To determine how you should alter your production plans for the upcoming year, you need to consider the changes in industry production and market demand. Here's a step-by-step process to help you make an informed decision:

1. Analyze the current market conditions: Understand the current state of the market, taking into account factors like competition, customer preferences, and pricing dynamics. Determine how these variables will impact your company's position.

2. Assess the predicted changes in industry production: If industry production is expected to fall by 5%, some of your competitors will cease production due to competition from foreign suppliers. This could create an opportunity for your company to capture a larger market share.

3. Evaluate the forecasted rise in market demand: The predicted rise in market demand indicates a potential increase in customer orders. Consider the reasons for this increase, such as changing customer preferences or increased product usage. Assess how this demand growth aligns with your company's production capacity.

4. Review your company's production capabilities: Assess your current production capacity and any potential bottlenecks or limitations in meeting increased demand. Consider factors like machinery, labor, raw material availability, and production lead times.

5. Identify potential opportunities and challenges: Analyze the possible outcomes considering both the change in industry production and the rise in market demand. Determine the potential opportunities to gain market share due to reduced competition and evaluate the challenges that may arise from increased demand.

6. Consider the financial implications: Evaluate the financial impact of changing your production plans. This includes considering factors such as production costs, potential revenue increase, potential losses from excess inventory, and any necessary investments in production capacity.
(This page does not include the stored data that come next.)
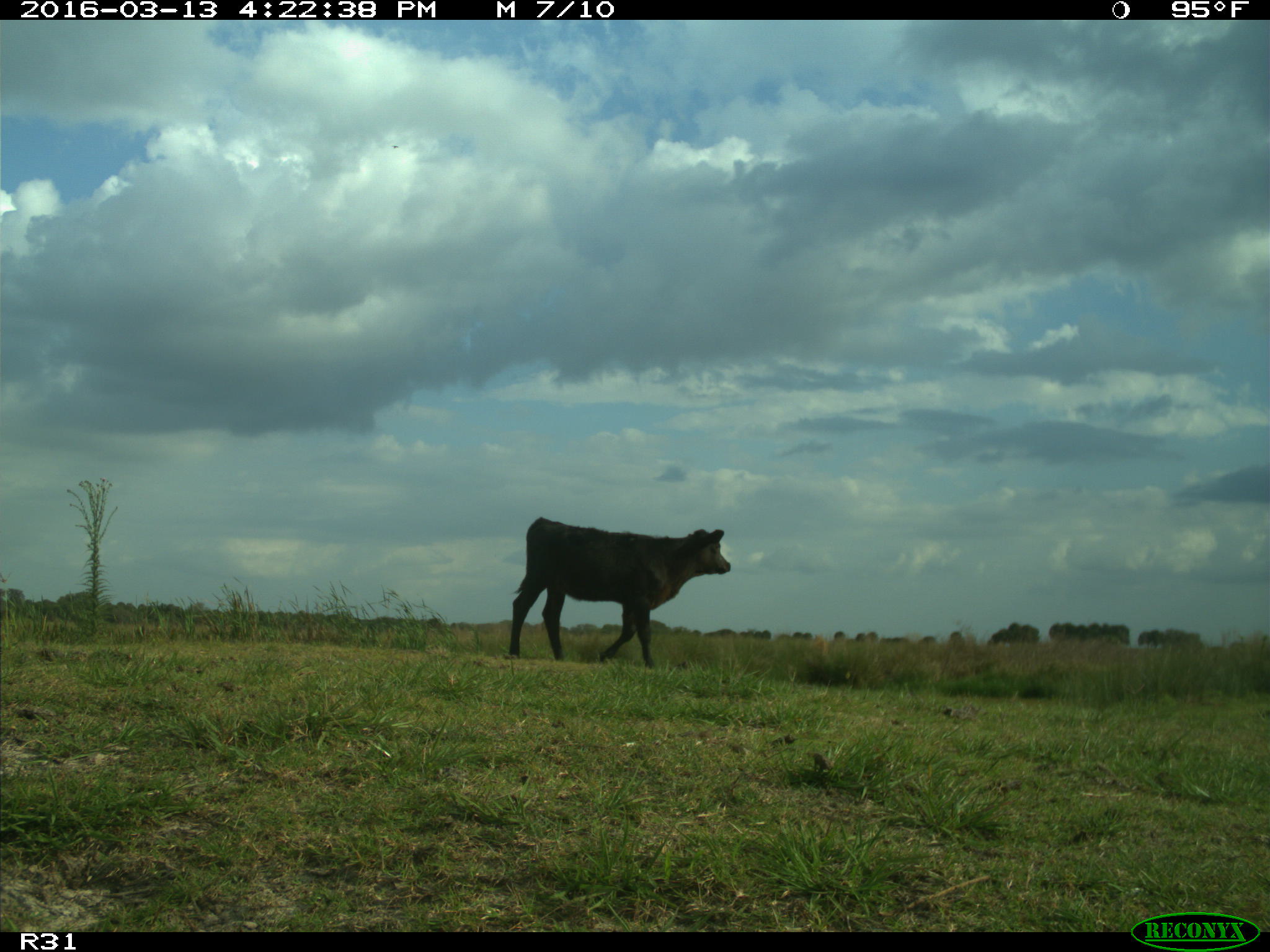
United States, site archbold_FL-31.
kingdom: Animalia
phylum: Chordata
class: Mammalia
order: Artiodactyla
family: Bovidae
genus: Bos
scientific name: Bos taurus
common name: domestic cow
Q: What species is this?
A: Bos taurus (domestic cow).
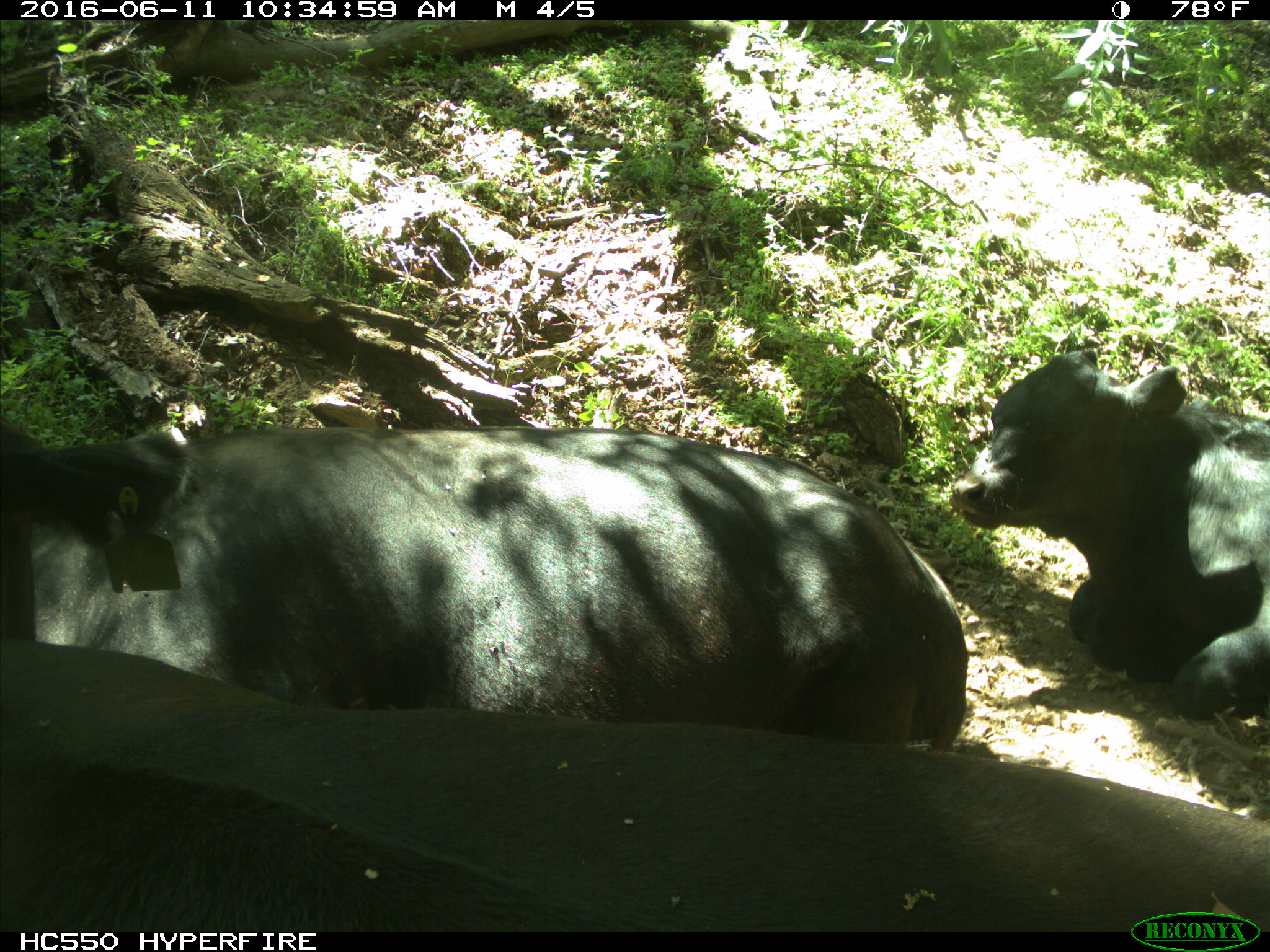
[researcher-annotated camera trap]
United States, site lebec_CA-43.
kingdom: Animalia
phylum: Chordata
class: Mammalia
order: Artiodactyla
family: Bovidae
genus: Bos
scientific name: Bos taurus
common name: domestic cow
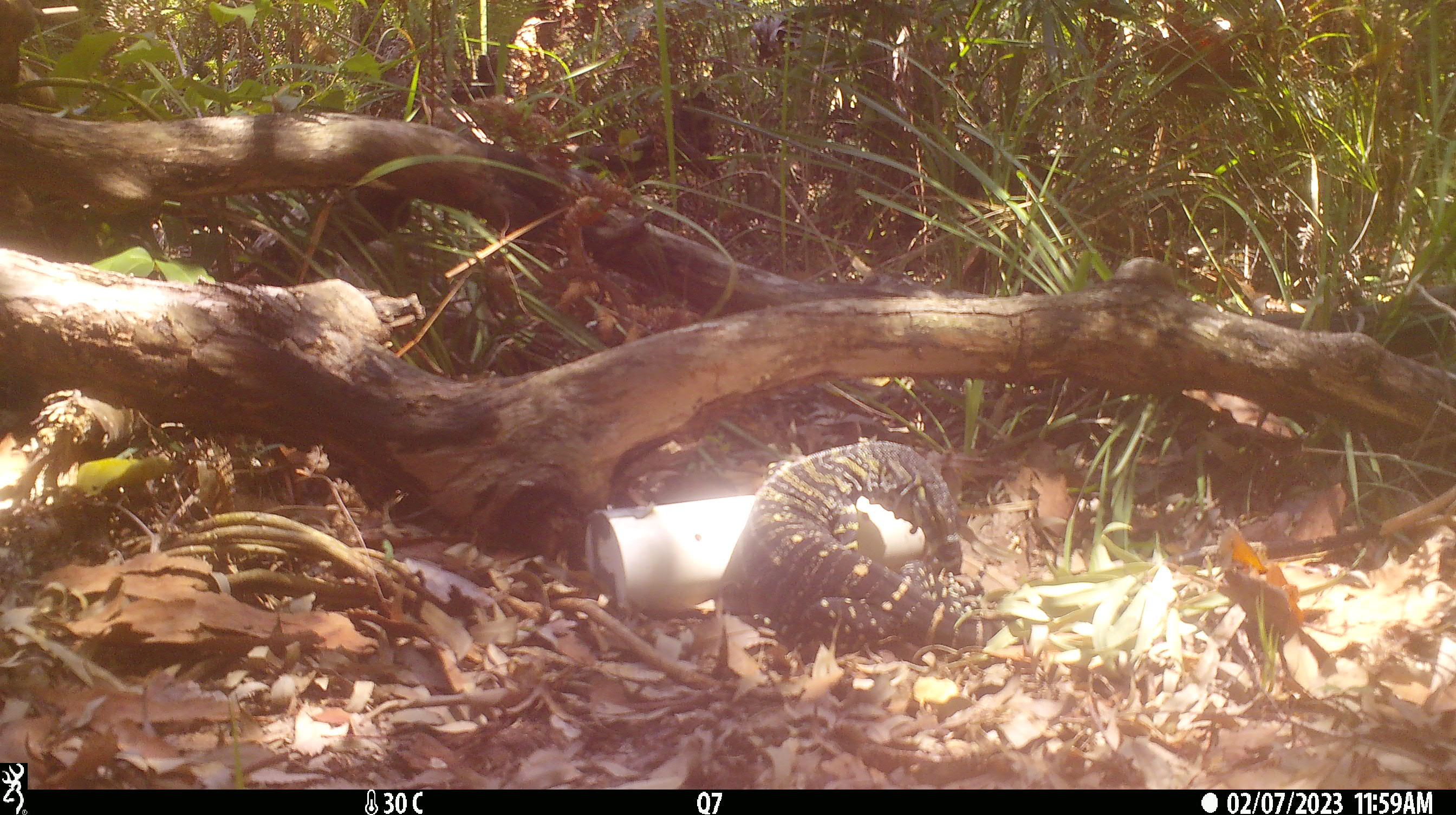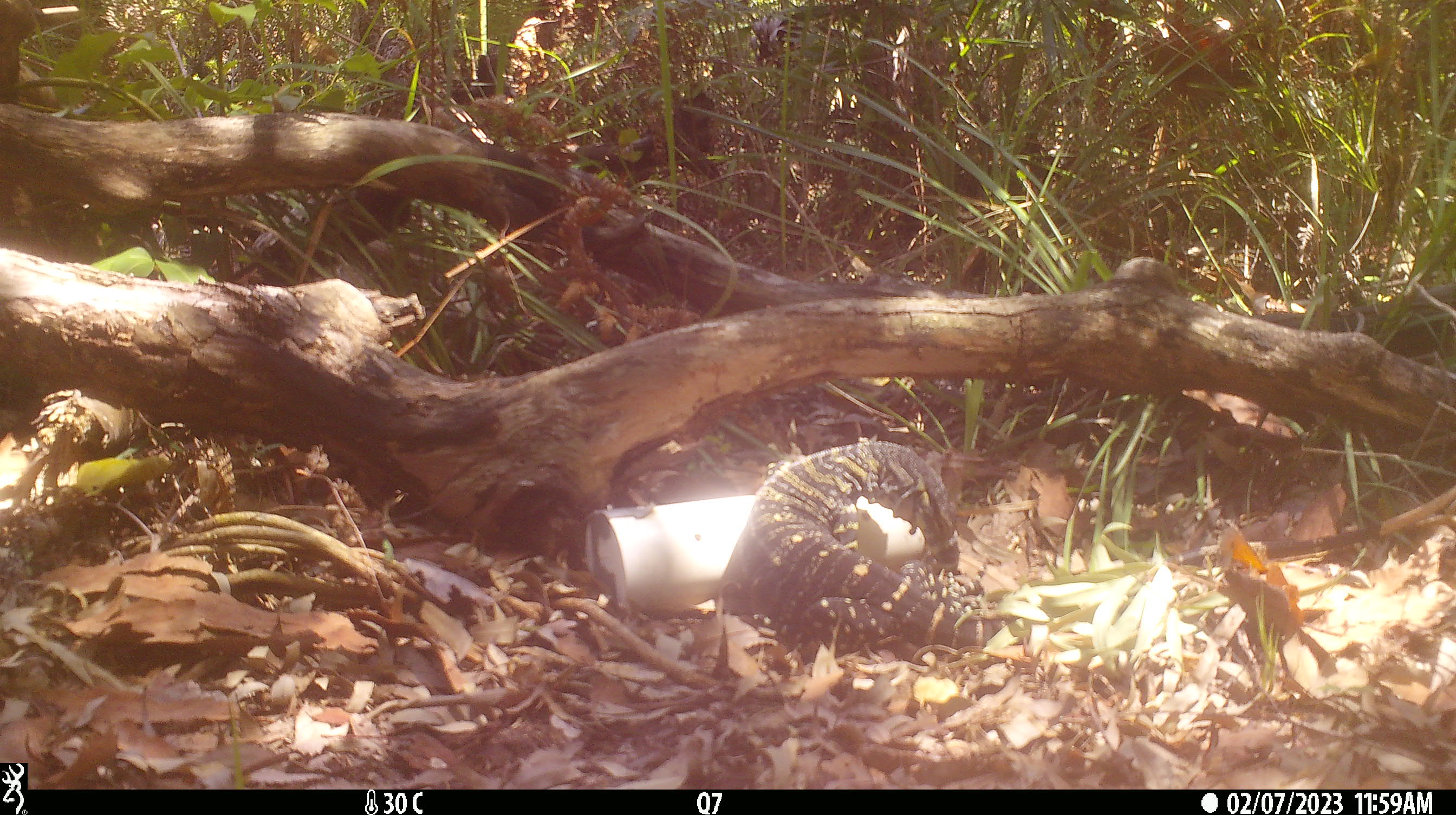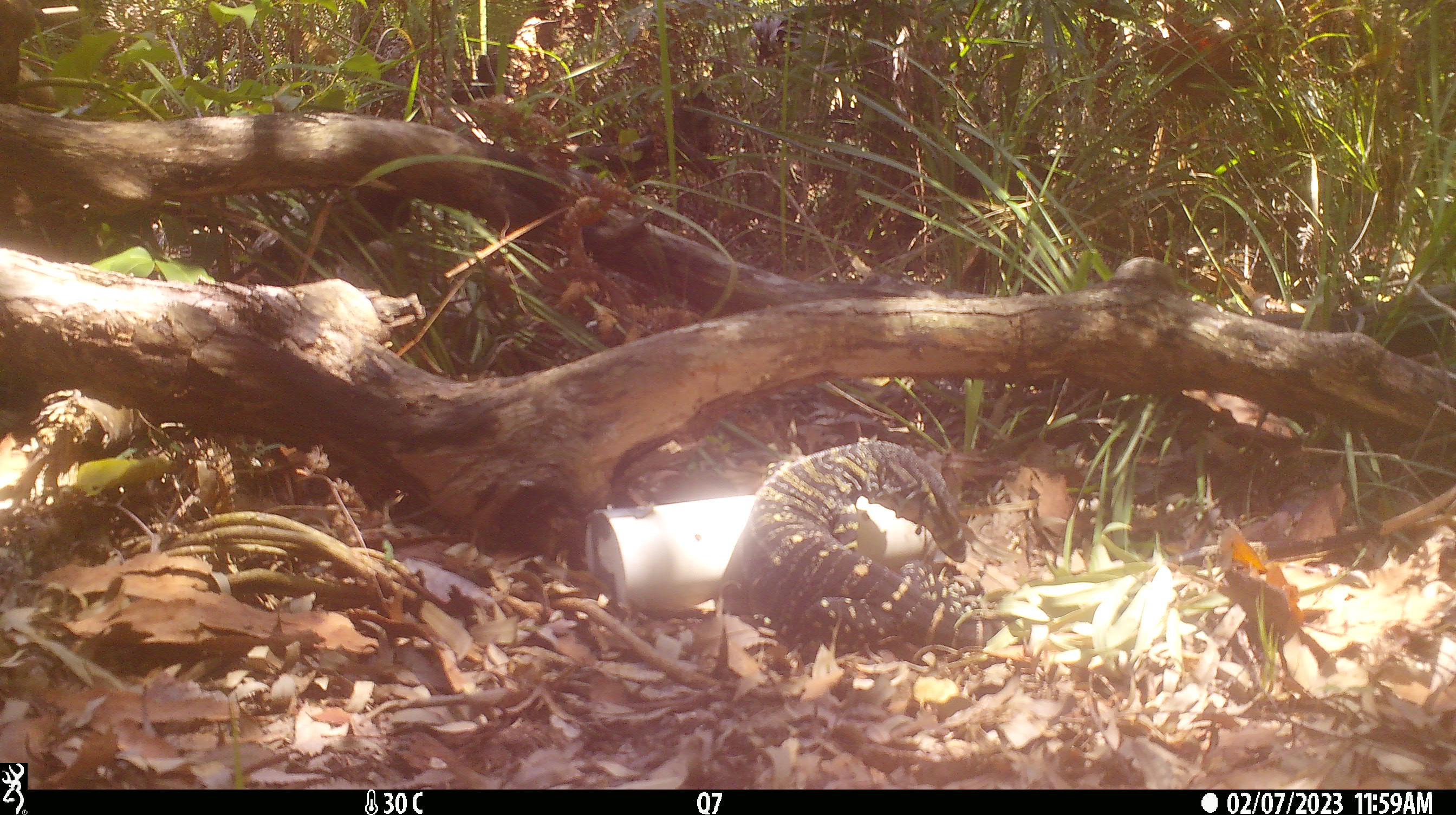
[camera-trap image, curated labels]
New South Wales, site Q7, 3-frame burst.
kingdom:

7. Decide on production alterations: Based on your analysis, consider the trade-offs between adjusting your production plans and continuing with the existing strategy. Determine whether it is advantageous to increase production to meet the expected rise in demand, or if it is more beneficial to maintain current production levels and potentially capitalize on decreased competition.

Ultimately, the decision to alter your production plans will depend on the specific circumstances of your company and industry. It is essential to carefully evaluate the market conditions, predicted changes, and your company's capabilities to make an informed decision about production alterations for the upcoming year.